Figure 3. IR-induced p53-Independent Apoptosis after Chk1 Loss Occurs Cell Autonomously and Independently of Caspase-3.

(A) Fluorescent images of 25 hpf embryos (anterior, left). TUNEL reactivity after IR (0 or 12.5 Gy) recapitulates live AO labeling (see Figure 2A).

(B) Embryos from the same experiment immunostained with an antiactivated-Caspase-3 antibody. Note the absence of immunoreactivity in the irradiated p53^e7/e7;chk1^MO embryo.

(C) Electron micrographs (sagittal sections) of the CNS in embryos of indicated genotypes after 0 or 12.5 Gy IR. Gö6976 is a specific Chk1 inhibitor (see Figure 5–Figure 7). Lower row, 2.5× closeups on the areas boxed in yellow in upper panels. Note multiple cells with stereotypical chromatin compaction/segregation in columns 2 and 4, as opposed to healthy nuclei in columns 1 and 3. Organelles and plasma membrane are intact in the shown Chk1-inhibited irradiated p53 mutant cell, as expected from an apoptotic (as opposed to necrotic) event. See Figure S2 for more details. Scale bar, 2 µM.

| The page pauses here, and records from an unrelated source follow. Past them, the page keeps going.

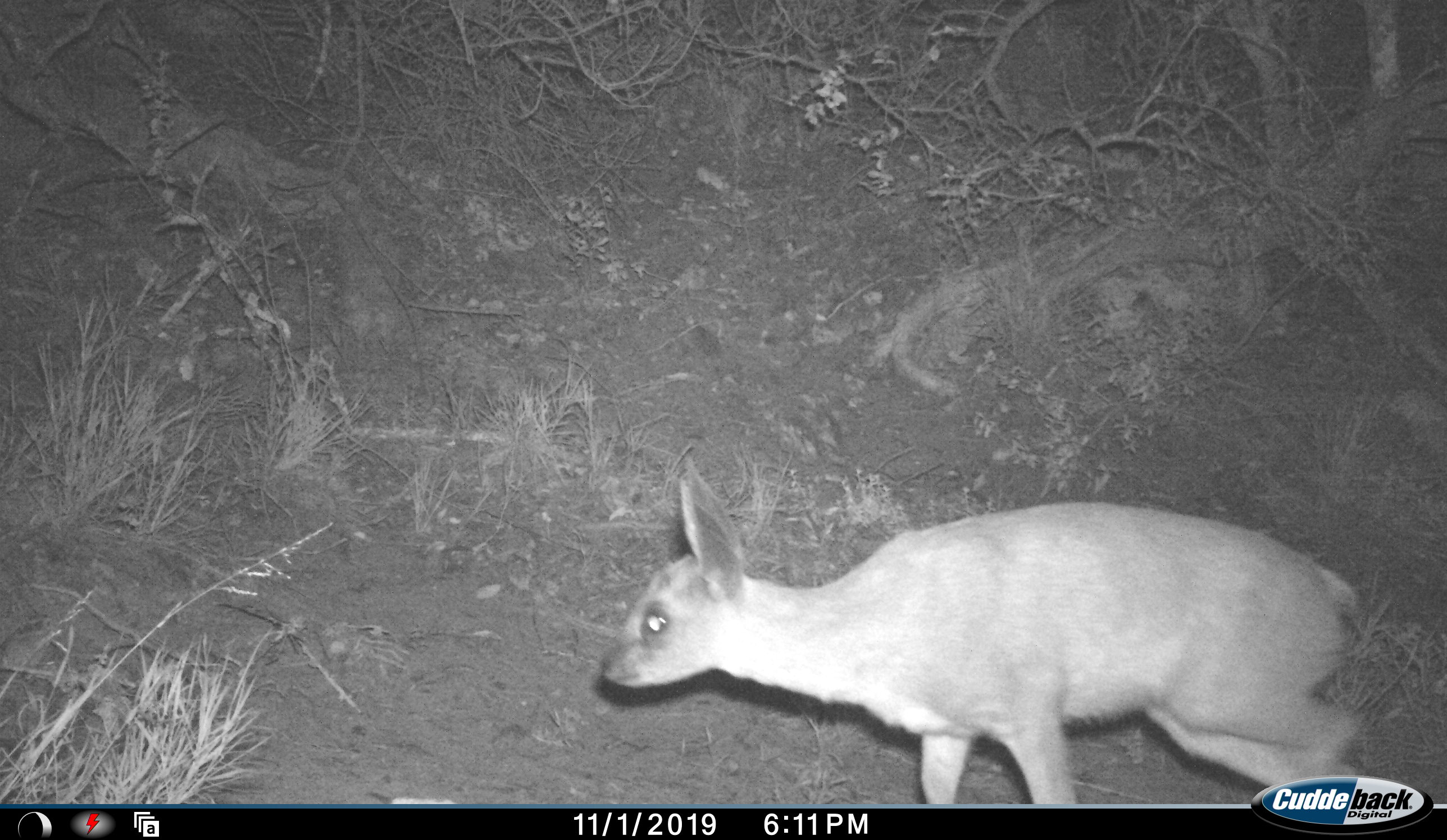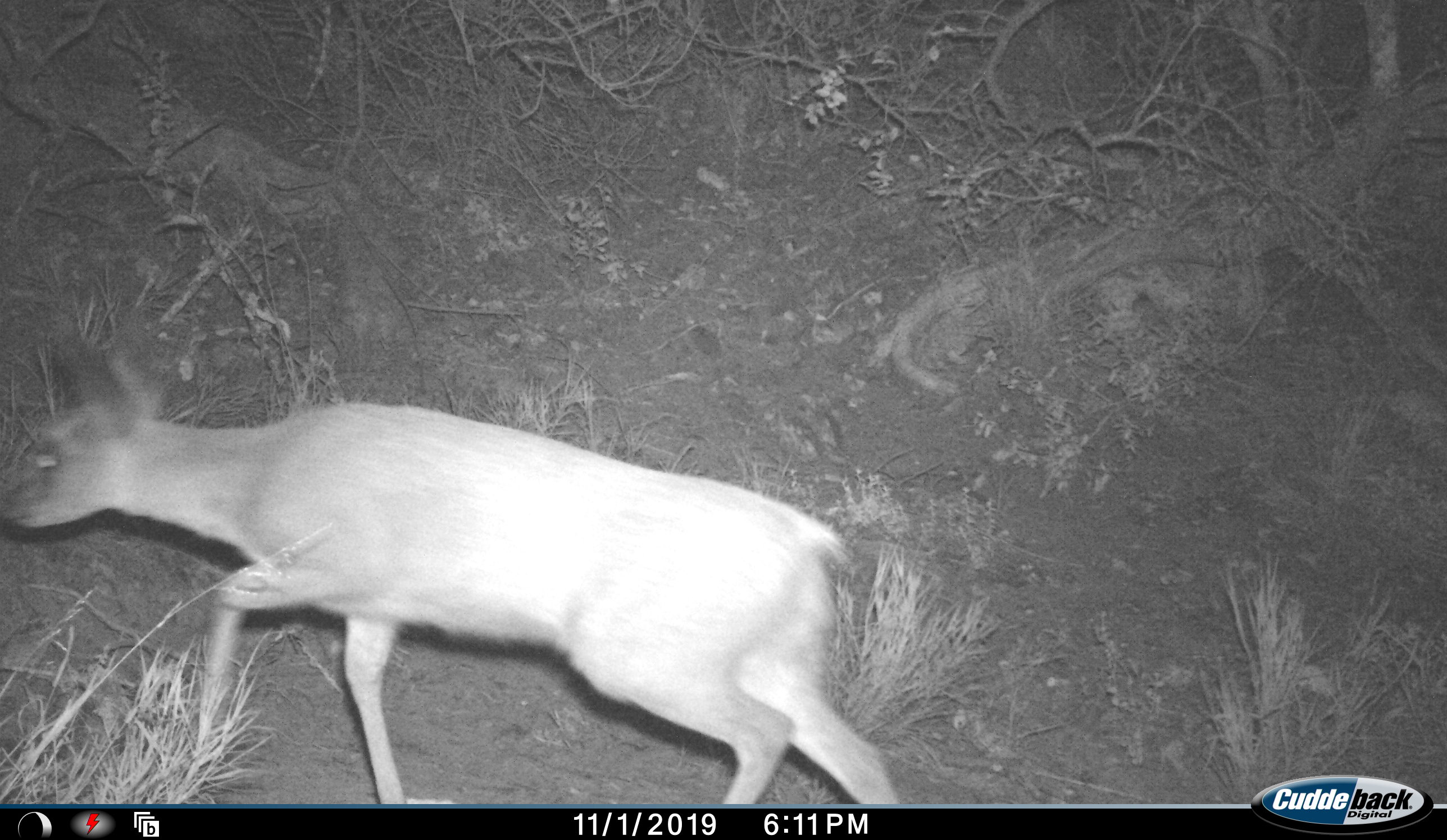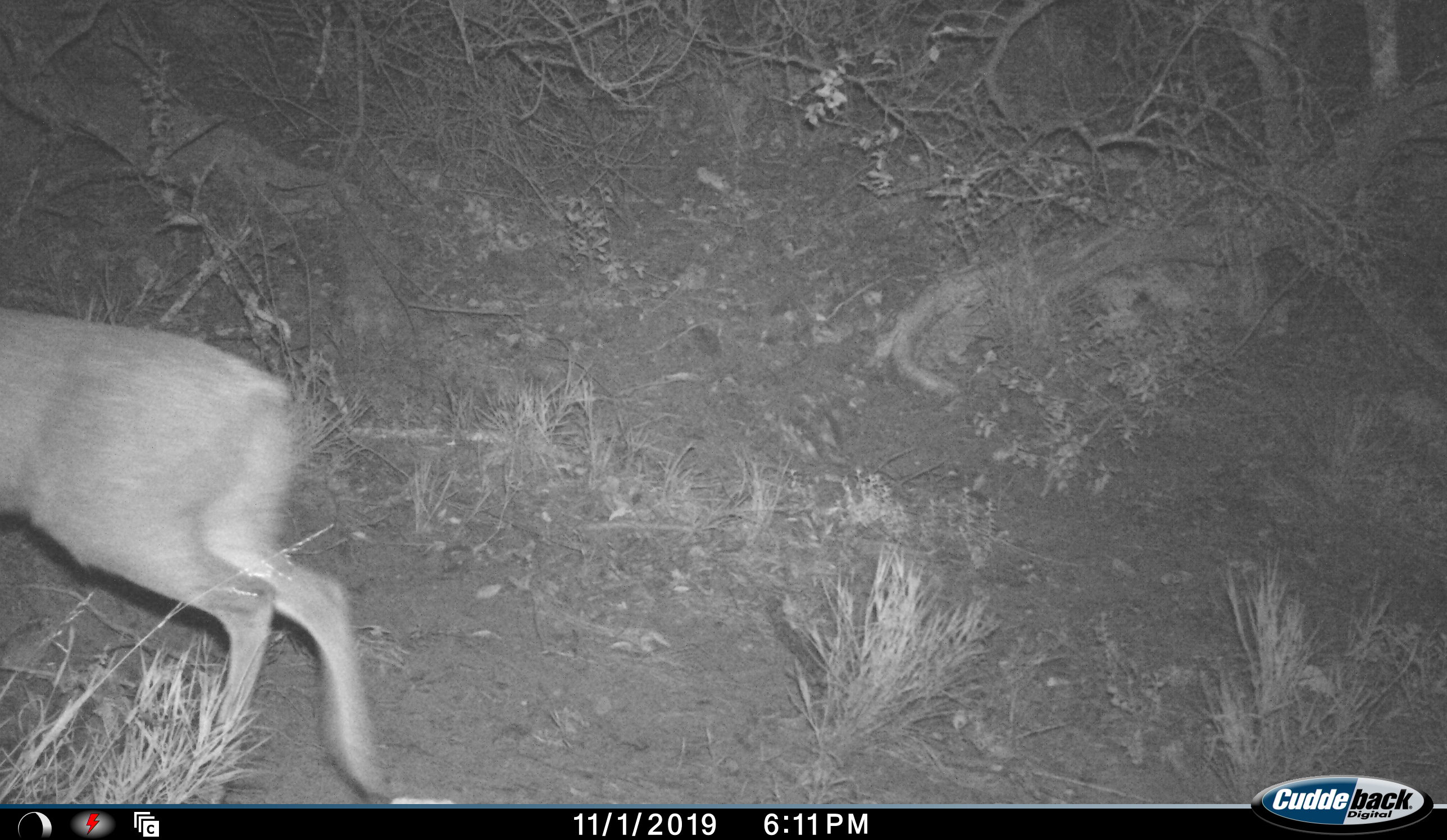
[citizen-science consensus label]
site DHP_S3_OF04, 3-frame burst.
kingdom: Animalia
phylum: Chordata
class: Mammalia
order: Artiodactyla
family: Bovidae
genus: Oreotragus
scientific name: Oreotragus oreotragus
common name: klipspringer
Klipspringer (Oreotragus oreotragus), count 1. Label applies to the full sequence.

(D) Experimental procedure for the generation of the genetic chimeras shown in (E).

(E) 5-µm-thick confocal sections of spinal cords in irradiated chimeras. TMR Dextran (red) marks the donor cells. TUNEL shown in green. First row, cells from a p53^e7/e7 embryo that was injected with the chk1 MO at the 1-cell stage (p53^e7/e7;chk1^MO embryo) transplanted into a p53^e7/e7 host. Second row, p53^e7/e7 cells transplanted into a p53^e7/e7;chk1^MO host.